## Given instruction 1
Answer these questions from the course outline, one per line:
(a) By what age do most children learn to speak and to walk?
(b) What does the outline say life is?
(c) What does Chapter 2 call application?
## Given instruction 2
Repeat word for word the part of the course outline starting with "This course is" and going on through "an open-book test.".

## Selection
......
This course is designed to help you unlearn the habits you have learned in public education. Children rarely need this course, because they are naturally tuned with the frequency harmoniously sympathetic to learning. Most learn to speak and to walk by the time they are two, with no instruction at all. This skill is innate and in all of us, but “education” has buried that music under layers and layers of “follow directions” long ago.

FIRST. Learn everything that is known about the subject, or learn where you can find it. Life is an open-book test.

Chapter 1—Memorization, great for information that one needs to apply often. It is said that Einstein saved his brain capacity for thinking and didn’t fill it up with things he knew where to find. Encyclopedias are marvelous tools, but one does not need to fill up their head with all the trivia found there. (math, language structures, writing patterns, principles that inspire, sizes and conversions.)

Chapter 2—Application, the most important tool to learn by. Again public school fails us for the most part here. What do you remember producing in school? Unfortunately, little in class. Extra circulars were the only places for achievement. Knowledge benefits only when it is used. (Testing limits, experimentation, making mistakes, growth, development, physical health, spiritual sensitivity, mental challenges, building social relationships, building, farming, engineering, science, skill-building, rehearsing, refining, communications, exploration, expression.)
......
## Information shown
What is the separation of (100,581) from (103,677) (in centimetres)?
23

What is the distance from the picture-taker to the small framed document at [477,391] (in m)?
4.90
......
## Full answer 1
(a) By the time they are two.
(b) An open-book test.
(c) The most important tool to learn by.

## Full answer 2
This course is designed to help you unlearn the habits you have learned in public education. Children rarely need this course, because they are naturally tuned with the frequency harmoniously sympathetic to learning. Most learn to speak and to walk by the time they are two, with no instruction at all. This skill is innate and in all of us, but “education” has buried that music under layers and layers of “follow directions” long ago.

FIRST. Learn everything that is known about the subject, or learn where you can find it. Life is an open-book test.